The directions require entities to take action or provide information or any assistance to CERT-In towards which they must designate a point of contact to interface with CERT-In and maintain logs of all their ICT systems. The logs must be maintained for a rolling period of 180 days and within Indian jurisdictions so it is accessible for CERT-In when required. The data retention and data localization mandate increases the cost of operations, creates security vulnerabilities and is also a threat to the privacy of users.

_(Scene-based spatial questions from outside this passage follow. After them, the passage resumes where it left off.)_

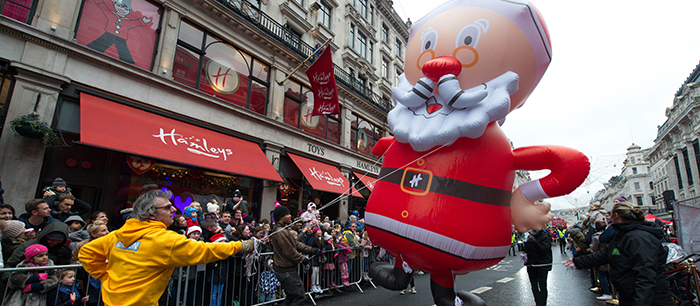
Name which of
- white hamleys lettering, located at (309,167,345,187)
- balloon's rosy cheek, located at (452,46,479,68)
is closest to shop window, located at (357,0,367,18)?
white hamleys lettering, located at (309,167,345,187)

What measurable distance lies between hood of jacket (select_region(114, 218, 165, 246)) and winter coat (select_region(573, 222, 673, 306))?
4.53 m

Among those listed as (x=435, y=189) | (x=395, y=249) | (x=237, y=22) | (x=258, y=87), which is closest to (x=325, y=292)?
(x=395, y=249)

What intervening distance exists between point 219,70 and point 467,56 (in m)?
10.1

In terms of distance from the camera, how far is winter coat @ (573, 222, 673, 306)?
3053mm

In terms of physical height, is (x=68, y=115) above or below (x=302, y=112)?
below

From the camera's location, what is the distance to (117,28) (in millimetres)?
8594

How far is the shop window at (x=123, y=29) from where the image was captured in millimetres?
8089

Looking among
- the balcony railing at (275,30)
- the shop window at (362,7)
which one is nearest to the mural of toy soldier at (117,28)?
the balcony railing at (275,30)

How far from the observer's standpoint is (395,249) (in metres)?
3.07

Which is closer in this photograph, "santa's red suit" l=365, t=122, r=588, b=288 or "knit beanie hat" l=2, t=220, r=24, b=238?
"santa's red suit" l=365, t=122, r=588, b=288

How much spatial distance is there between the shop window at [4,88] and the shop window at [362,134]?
13.0 metres

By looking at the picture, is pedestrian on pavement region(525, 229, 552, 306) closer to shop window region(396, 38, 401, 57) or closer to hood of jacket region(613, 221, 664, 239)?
hood of jacket region(613, 221, 664, 239)

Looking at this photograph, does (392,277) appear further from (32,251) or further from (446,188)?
(32,251)

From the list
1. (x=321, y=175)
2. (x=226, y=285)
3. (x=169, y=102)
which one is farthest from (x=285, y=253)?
(x=321, y=175)
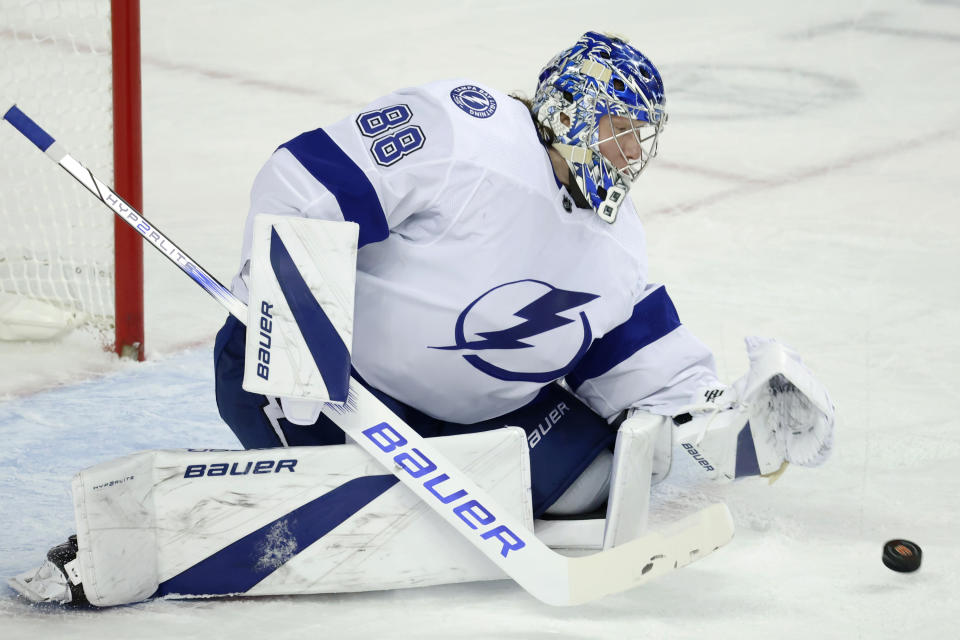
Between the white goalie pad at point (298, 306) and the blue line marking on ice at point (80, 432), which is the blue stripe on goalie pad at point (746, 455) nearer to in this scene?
the white goalie pad at point (298, 306)

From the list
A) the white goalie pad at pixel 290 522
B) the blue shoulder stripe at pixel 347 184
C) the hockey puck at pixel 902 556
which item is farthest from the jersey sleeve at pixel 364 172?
the hockey puck at pixel 902 556

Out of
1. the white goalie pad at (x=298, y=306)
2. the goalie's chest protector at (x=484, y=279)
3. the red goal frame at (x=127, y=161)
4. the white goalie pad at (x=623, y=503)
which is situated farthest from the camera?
the red goal frame at (x=127, y=161)

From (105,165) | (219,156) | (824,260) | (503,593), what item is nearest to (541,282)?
(503,593)

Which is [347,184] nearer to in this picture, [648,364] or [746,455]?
A: [648,364]

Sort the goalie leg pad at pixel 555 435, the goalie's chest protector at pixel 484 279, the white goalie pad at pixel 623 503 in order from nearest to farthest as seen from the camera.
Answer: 1. the goalie's chest protector at pixel 484 279
2. the white goalie pad at pixel 623 503
3. the goalie leg pad at pixel 555 435

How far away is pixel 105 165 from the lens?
2709 mm

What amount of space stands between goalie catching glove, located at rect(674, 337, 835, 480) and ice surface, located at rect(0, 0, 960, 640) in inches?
6.1

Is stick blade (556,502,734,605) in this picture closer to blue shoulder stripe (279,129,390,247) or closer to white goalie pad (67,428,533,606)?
white goalie pad (67,428,533,606)

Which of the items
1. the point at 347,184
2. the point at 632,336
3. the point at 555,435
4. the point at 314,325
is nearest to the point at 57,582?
the point at 314,325

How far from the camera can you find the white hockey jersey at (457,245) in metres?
1.73

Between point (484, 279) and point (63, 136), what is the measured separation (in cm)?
143

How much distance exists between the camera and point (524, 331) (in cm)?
185

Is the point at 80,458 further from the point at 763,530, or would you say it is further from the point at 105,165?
the point at 763,530

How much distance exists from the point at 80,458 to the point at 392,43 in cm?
363
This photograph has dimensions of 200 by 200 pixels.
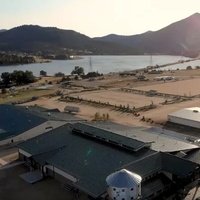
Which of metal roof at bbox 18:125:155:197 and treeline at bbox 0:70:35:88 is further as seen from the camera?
treeline at bbox 0:70:35:88

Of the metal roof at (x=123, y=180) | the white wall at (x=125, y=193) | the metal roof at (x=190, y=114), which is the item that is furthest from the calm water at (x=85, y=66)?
the white wall at (x=125, y=193)

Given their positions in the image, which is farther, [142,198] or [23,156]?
[23,156]

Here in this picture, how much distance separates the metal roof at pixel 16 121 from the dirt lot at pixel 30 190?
21.4 feet

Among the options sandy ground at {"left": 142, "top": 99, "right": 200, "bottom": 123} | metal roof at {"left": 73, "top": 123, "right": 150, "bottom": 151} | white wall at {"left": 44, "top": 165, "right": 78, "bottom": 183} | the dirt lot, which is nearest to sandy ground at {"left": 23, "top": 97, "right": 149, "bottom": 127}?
sandy ground at {"left": 142, "top": 99, "right": 200, "bottom": 123}

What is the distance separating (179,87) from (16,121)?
108 feet

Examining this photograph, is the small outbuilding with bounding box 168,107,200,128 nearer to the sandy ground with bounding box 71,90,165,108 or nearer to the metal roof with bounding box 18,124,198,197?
the sandy ground with bounding box 71,90,165,108

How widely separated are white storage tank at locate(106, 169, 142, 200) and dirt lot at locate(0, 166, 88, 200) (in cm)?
301

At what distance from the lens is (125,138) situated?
1966 cm

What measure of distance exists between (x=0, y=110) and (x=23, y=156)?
1037 cm

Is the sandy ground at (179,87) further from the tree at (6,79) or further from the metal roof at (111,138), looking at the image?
the metal roof at (111,138)

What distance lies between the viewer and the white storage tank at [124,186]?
14477 mm

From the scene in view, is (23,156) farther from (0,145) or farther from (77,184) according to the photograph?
(77,184)

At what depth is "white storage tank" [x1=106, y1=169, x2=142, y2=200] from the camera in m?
14.5

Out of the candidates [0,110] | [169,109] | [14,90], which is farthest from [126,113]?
Result: [14,90]
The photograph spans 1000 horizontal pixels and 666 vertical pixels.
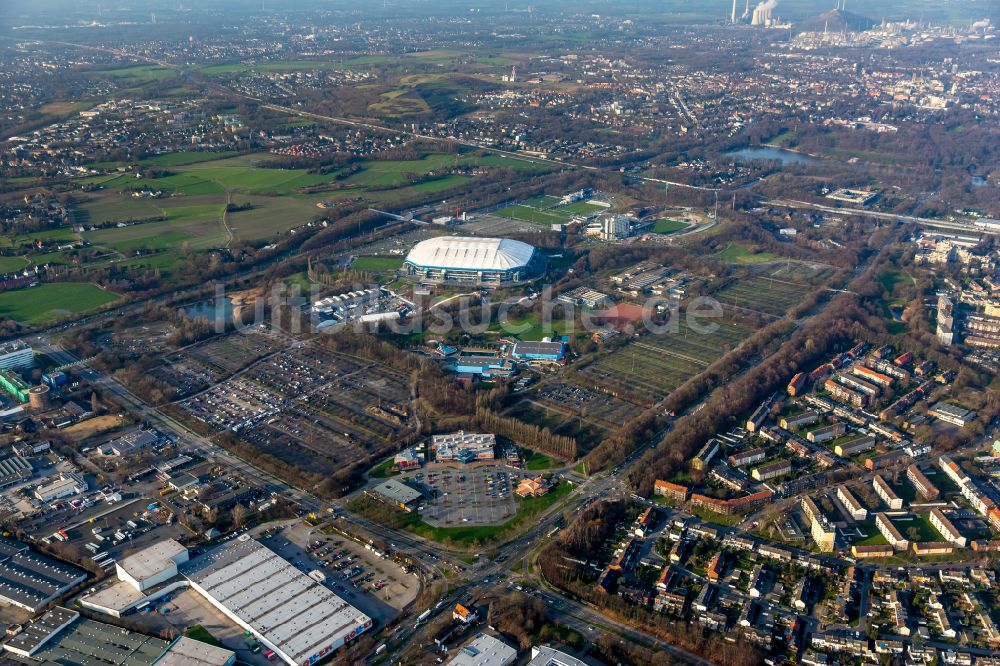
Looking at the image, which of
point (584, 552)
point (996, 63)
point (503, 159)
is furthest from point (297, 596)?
point (996, 63)

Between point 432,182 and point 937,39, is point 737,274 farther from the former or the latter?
point 937,39

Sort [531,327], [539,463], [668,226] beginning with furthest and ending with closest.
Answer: [668,226] → [531,327] → [539,463]

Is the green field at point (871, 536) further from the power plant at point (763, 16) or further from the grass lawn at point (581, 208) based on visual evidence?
the power plant at point (763, 16)

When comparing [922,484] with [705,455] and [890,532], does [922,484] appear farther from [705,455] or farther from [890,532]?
[705,455]

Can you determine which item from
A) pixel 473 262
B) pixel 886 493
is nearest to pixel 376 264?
pixel 473 262

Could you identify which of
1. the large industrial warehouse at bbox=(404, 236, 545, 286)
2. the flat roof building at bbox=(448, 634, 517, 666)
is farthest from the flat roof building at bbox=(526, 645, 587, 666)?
the large industrial warehouse at bbox=(404, 236, 545, 286)
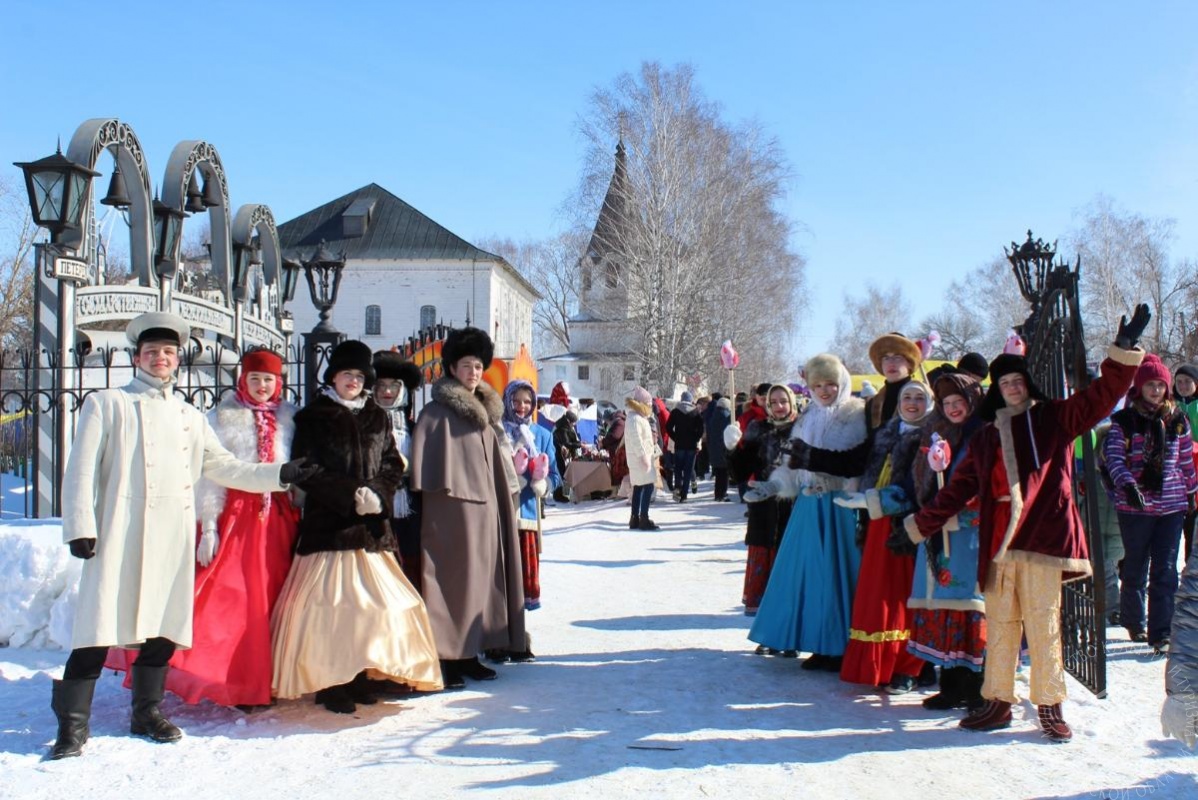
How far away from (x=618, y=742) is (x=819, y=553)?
1744 mm

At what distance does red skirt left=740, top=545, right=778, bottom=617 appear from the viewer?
242 inches

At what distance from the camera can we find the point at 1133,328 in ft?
12.1

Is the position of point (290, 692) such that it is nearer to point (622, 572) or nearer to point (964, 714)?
point (964, 714)

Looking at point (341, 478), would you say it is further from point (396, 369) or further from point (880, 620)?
point (880, 620)

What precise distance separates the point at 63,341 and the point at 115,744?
4.58m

Organizations that provide Virtual Private Network (VPN), Virtual Private Server (VPS) and cloud services, as well as data centers mandated to retain a wide range of user data for 5 years or longer if mandated under law. The data points that the listed service providers will need to store include names of users, duration and dates of service subscription or use, purpose of hiring service, users’ internet protocol (IP), email addresses, validated address, contact numbers, and even the IP address and timestamp used at the time of registration or service initiation. VPNs or other services often do not store any user data as they are designed to protect anonymity and privacy. The data retention mandate will have significant implications for such service providers, and large VPN companies like NordVPN and Proton VPN are threatening to pull out of India. The mandate is also an attack on users’ privacy and places users of these services at risk of exposure and surveillance.
Data retention requirements are intense. Virtual assets service providers, virtual asset exchange providers and custodian wallet providers are required to maintain information relating to KYC and financial transactions records for a period of 5 years. Transaction records must be maintained in such a manner so as to enable reconstruction of each individual transaction. Not only does this direction increase the burden on financial intermediaries it may also be an overreach as CERT-In seeks to obtain data which may not have anything to do with cyber security.
First ever sanctioning of crypto blender provider
States’ use of intermediaries in governing transnational crypto flows and cybercrime continues to expand. The US treasury recently sanctioned Blendor.io, a virtual currency mixer which was allegedly being used for money laundering by North Korea. A cryptocurrency tumbler or mixer is a service platform that mixes potentially identifiable funds, improving the anonymity of transactions. Blender.io failed to implement Anti-Money Laundering (AML) and counter-terrorism policies, which allegedly aided state-sponsored hacking groups like Lazarus to launder funds from illicit activities. This sanction highlights that while virtual currency transactions might be decentralized and anonymous, it can always be regulated at the level of intermediaries. The treasury is working towards identifying more of these intermediaries to tackle increasing use of digital assets to aid criminal and terrorist groups. Meanwhile other countries like India continue to explore ways to tax capital gains from digital assets in order to limit the free market of cryptocurrencies.